Makes 1 large tart or 6 small tarts
FOR THE PASTRY
AT LEAST 2 BATCHES SAVOURY SHORTCRUST PASTRY (SEE PAGE 171)
FOR THE FILLING
6 TBSP OLIVE OIL
250G BABY SPINACH, STALKS REMOVED
1 LARGE GARLIC CLOVE, VERY FINELY SLICED
100G FETA, FINELY CRUMBLED 180G GOATS’ CURD
2 EGGS
30G PINE KERNELS, TOASTED NUTMEG, FOR GRATING
2 TBSP FINELY CHOPPED FLAT-LEAF PARSLEY LEAVES 1 TSP DRIED MINT
¼ TSP DRIED CHILLI FLAKES, OPTIONAL
SEA SALT FLAKES AND FRESHLY GROUND BLACK PEPPER
1 Make a large shortcrust pastry case (see basic recipe). 2 Gently heat half of the olive oil in a large saucepan over a low heat. Add the spinach, season with a good pinch of salt and a grinding of pepper, and cook for a couple of minutes.
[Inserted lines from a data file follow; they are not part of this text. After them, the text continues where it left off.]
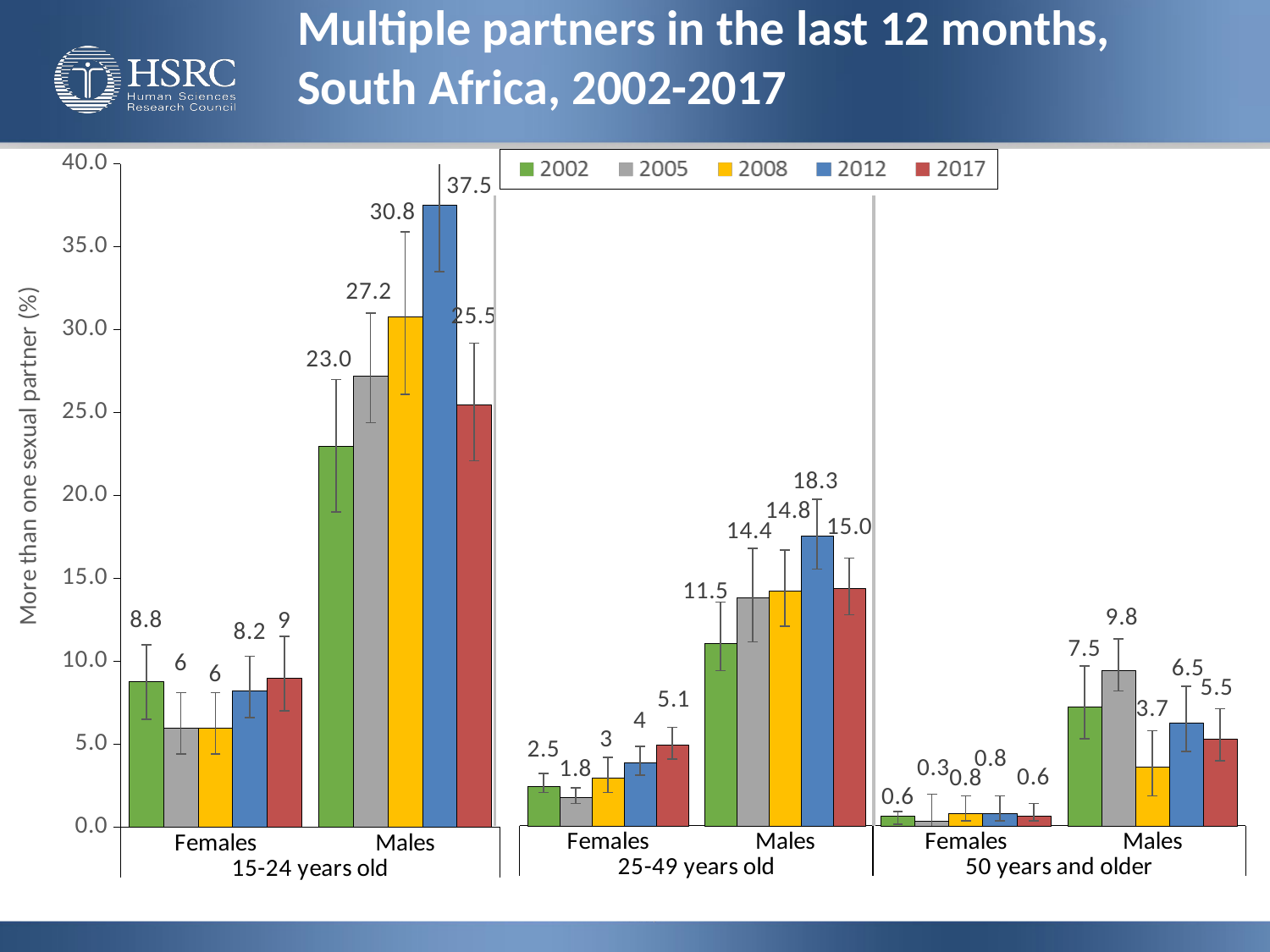
Which year has the lowest value for males aged 50 years and older? 2008 What kind of chart is shown on the slide? bar chart What is the value for males aged 15-24 in 2012? 37.5 Which year has the highest value for males aged 25-49? 2012 Do the values for females aged 25-49 rise or fall from 2005 to 2017? rise What is the difference between the 2012 and 2017 values for males aged 15-24? 12.0 Which is larger: the 2002 value for females aged 15-24 or the 2017 value for females aged 15-24? 2017 How many series does the legend list? 5 Is the value for males aged 15-24 in 2008 greater or less than 30.0? greater What is the label of the vertical axis? More than one sexual partner (%) What is the value for males aged 50 years and older in 2005? 9.8 What is the value for females aged 25-49 in 2017? 5.1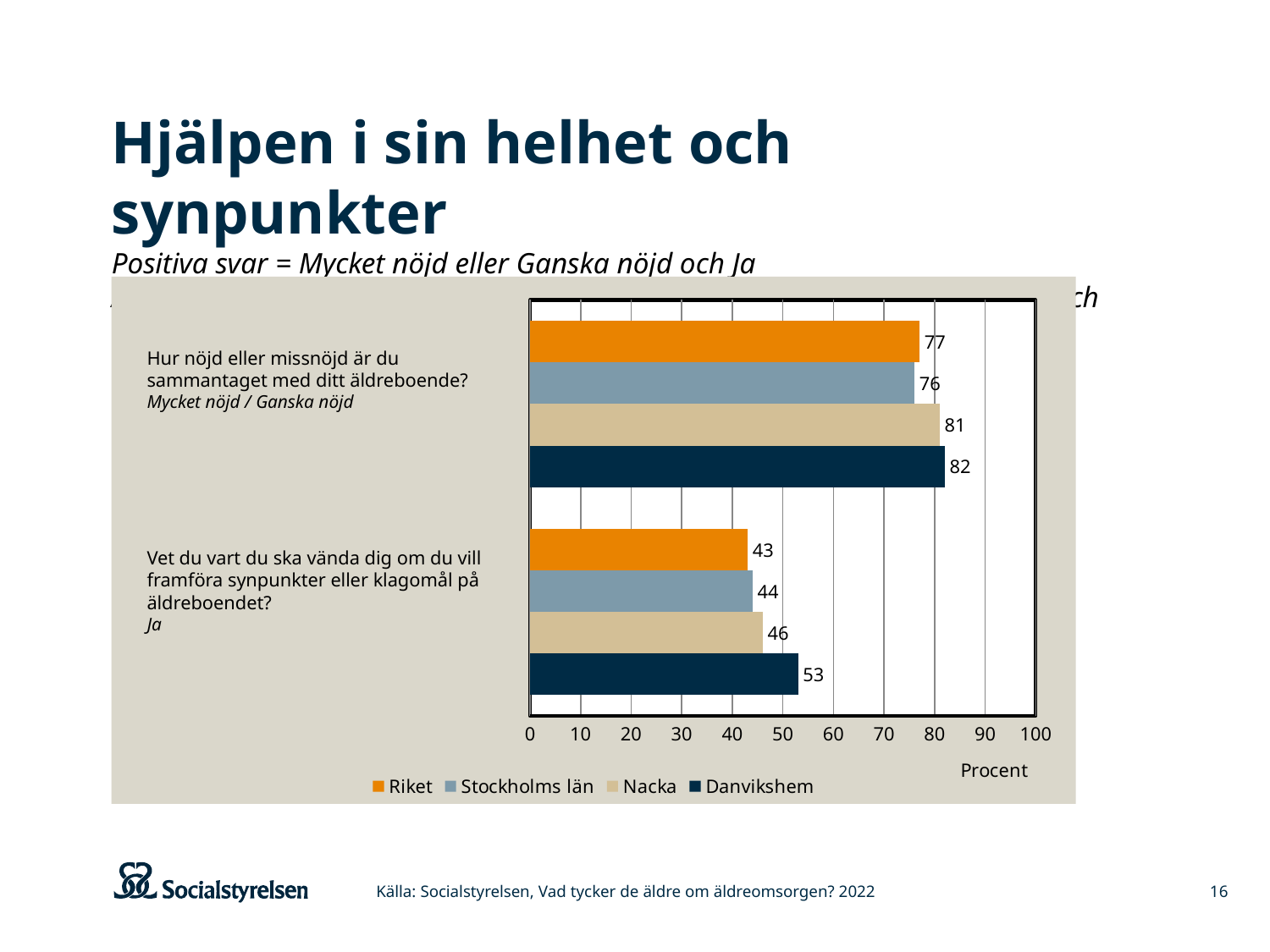
Which series has the highest value on the question "Vet du vart du ska vända dig om du vill framföra synpunkter eller klagomål på äldreboendet?"? Danvikshem What is the value for Danvikshem on the question "Hur nöjd eller missnöjd är du sammantaget med ditt äldreboende?"? 82 What is the difference between Nacka and Stockholms län on the question "Hur nöjd eller missnöjd är du sammantaget med ditt äldreboende?"? 5 Which series has the lowest value on the question "Hur nöjd eller missnöjd är du sammantaget med ditt äldreboende?"? Stockholms län What is the value for Nacka on the question "Hur nöjd eller missnöjd är du sammantaget med ditt äldreboende?"? 81 What is the value for Stockholms län on the question "Vet du vart du ska vända dig om du vill framföra synpunkter eller klagomål på äldreboendet?"? 44 What is the difference between Danvikshem and Riket on the question "Vet du vart du ska vända dig om du vill framföra synpunkter eller klagomål på äldreboendet?"? 10 What is the value for Riket on the question "Vet du vart du ska vända dig om du vill framföra synpunkter eller klagomål på äldreboendet?"? 43 Which is larger on the question "Vet du vart du ska vända dig om du vill framföra synpunkter eller klagomål på äldreboendet?": Nacka or Danvikshem? Danvikshem What unit is shown on the x axis of the chart? Procent How many series does the legend list? 4 What kind of chart is shown on the slide? Bar chart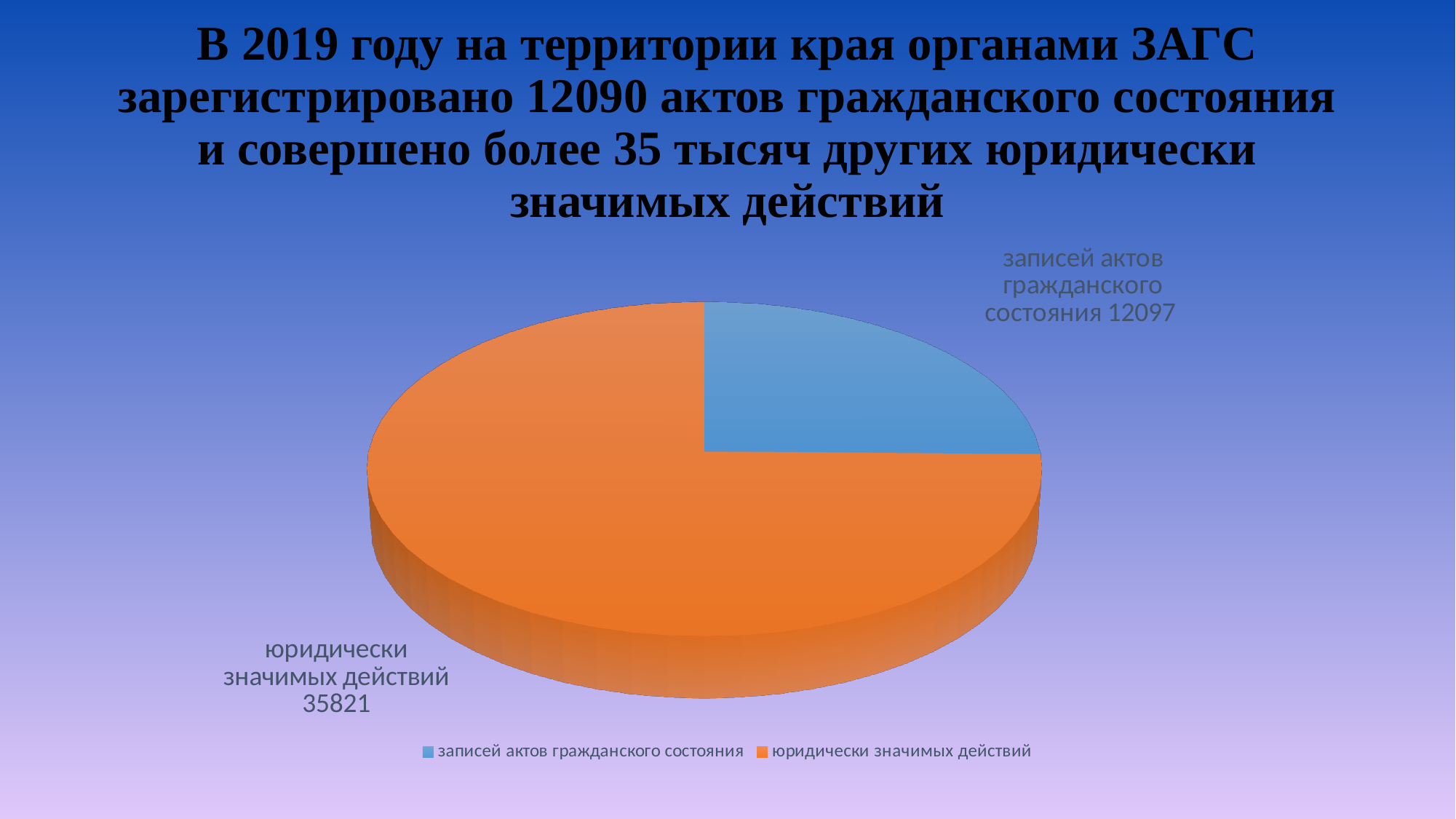
Which slice of the pie chart is the largest? юридически значимых действий What colour is the slice for "юридически значимых действий"? Orange Which is larger: "записей актов гражданского состояния" or "юридически значимых действий"? юридически значимых действий How many entries does the legend list? 2 What colour is the slice for "записей актов гражданского состояния"? Blue Which slice of the pie chart is the smallest? записей актов гражданского состояния What is the total of the two values shown in the pie chart? 47918 How many slices does the pie chart have? 2 What is the difference between the values for "юридически значимых действий" and "записей актов гражданского состояния"? 23724 What is the value for "записей актов гражданского состояния" in the pie chart? 12097 What type of chart is shown on the slide? Pie chart What is the value for "юридически значимых действий" in the pie chart? 35821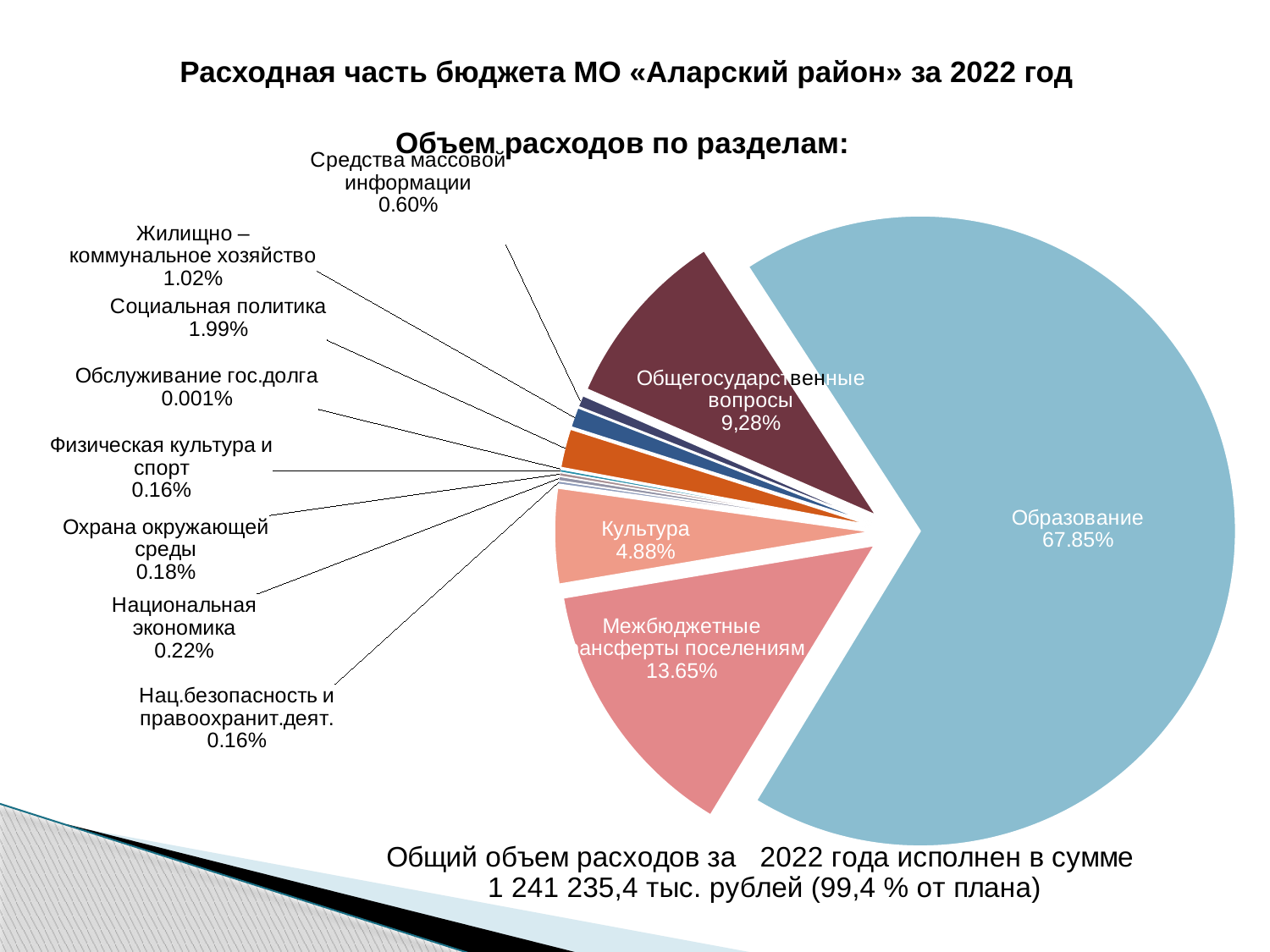
What is the share for Обслуживание гос.долга? 0.001% How many categories are shown in the pie chart? 12 Which category has the smallest share of the pie? Обслуживание гос.долга Which category has the largest share of the pie? Образование What is the share for Культура? 4.88% Which has a larger share, Культура or Социальная политика? Культура What is the share for Социальная политика? 1.99% What is the share for Межбюджетные трансферты поселениям? 13.65% What is the share for Общегосударственные вопросы? 9,28% What is the share for Образование? 67.85% What is the difference in percentage points between Образование and Межбюджетные трансферты поселениям? 54.20% What type of chart is shown on the slide? pie chart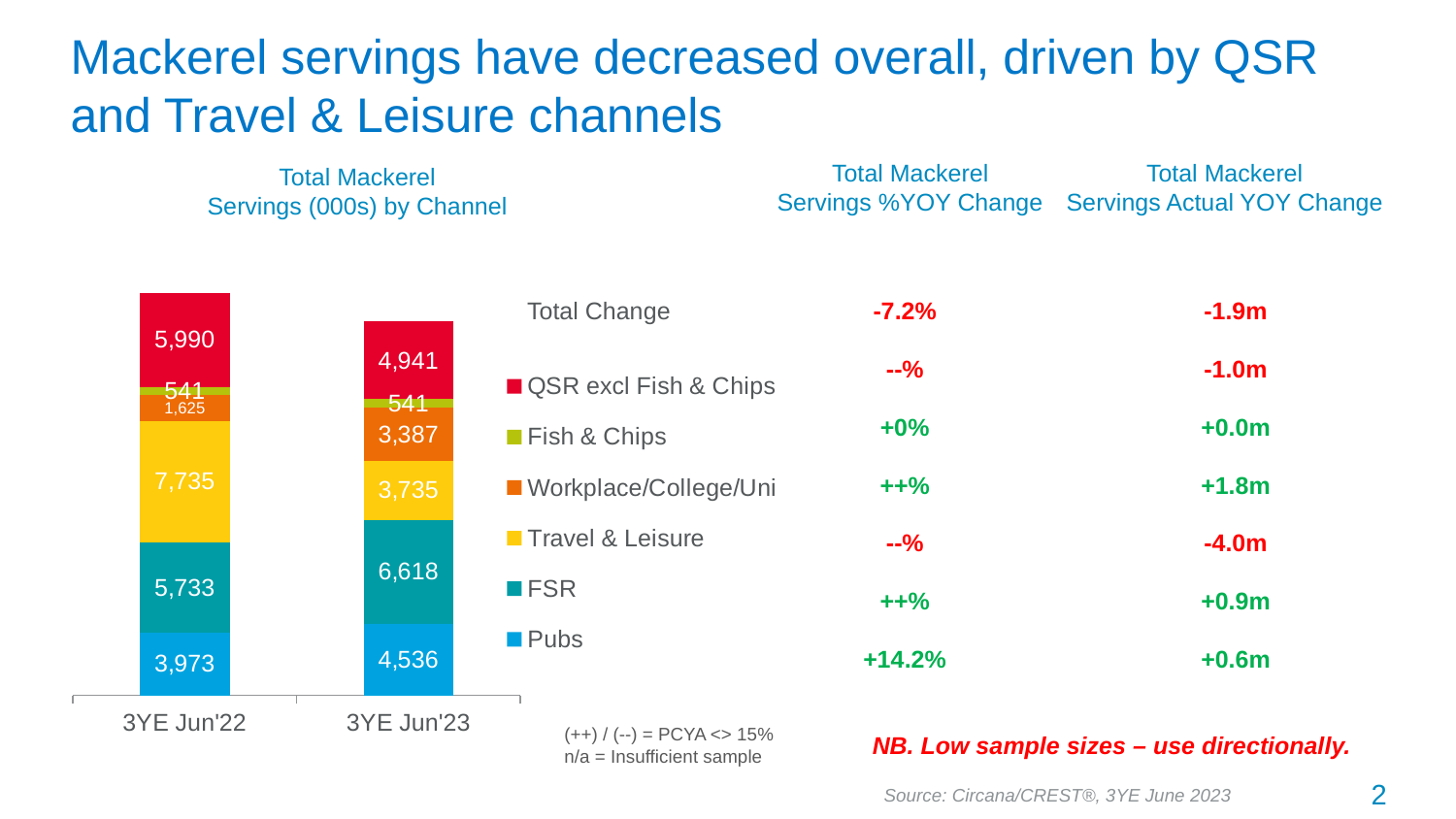
What is the total of the 3YE Jun'23 stacked bar? 23,758 How many series does the chart legend list? 6 What is the value for Travel & Leisure in 3YE Jun'22? 7,735 Does the Travel & Leisure value rise or fall from 3YE Jun'22 to 3YE Jun'23? Fall Which channel has the smallest segment in the 3YE Jun'23 bar? Fish & Chips Which is larger: Workplace/College/Uni in 3YE Jun'22 or in 3YE Jun'23? 3YE Jun'23 What is the value for QSR excl Fish & Chips in 3YE Jun'23? 4,941 What kind of chart is shown on the slide? Stacked bar chart What is the value for Pubs in 3YE Jun'23? 4,536 How many bars (time periods) are plotted on the chart? 2 Which channel has the largest segment in the 3YE Jun'22 bar? Travel & Leisure By how much did the FSR value change from 3YE Jun'22 to 3YE Jun'23? 885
Add the garlic and cook for another minute or so, then remove and leave in a colander to drain off any excess liquid.
3 Put the feta and goats' curd in a food processor with the remaining olive oil and the eggs. Pulse until combined and smooth, then transfer to a large bowl. Squeeze the spinach to remove moisture, then chop. Stir it into the feta until well combined, then add the remaining ingredients. Season to taste.
4 Preheat the oven to 140°C (120°C fan) gas mark 1.
5 Place the tin with the pre-baked pastry case on a baking sheet and fill the case with the spinach mixture as close to the top as possible. Bake for 25 minutes – there should be slight movement on the surface but it will set further as it cools. If it needs a little longer, bake for another 5 minutes and check again. Allow to cool slightly before removing from the tin. Serve warm or cold, adding pastry garnishes if you wish (to make the feathers, see opposite).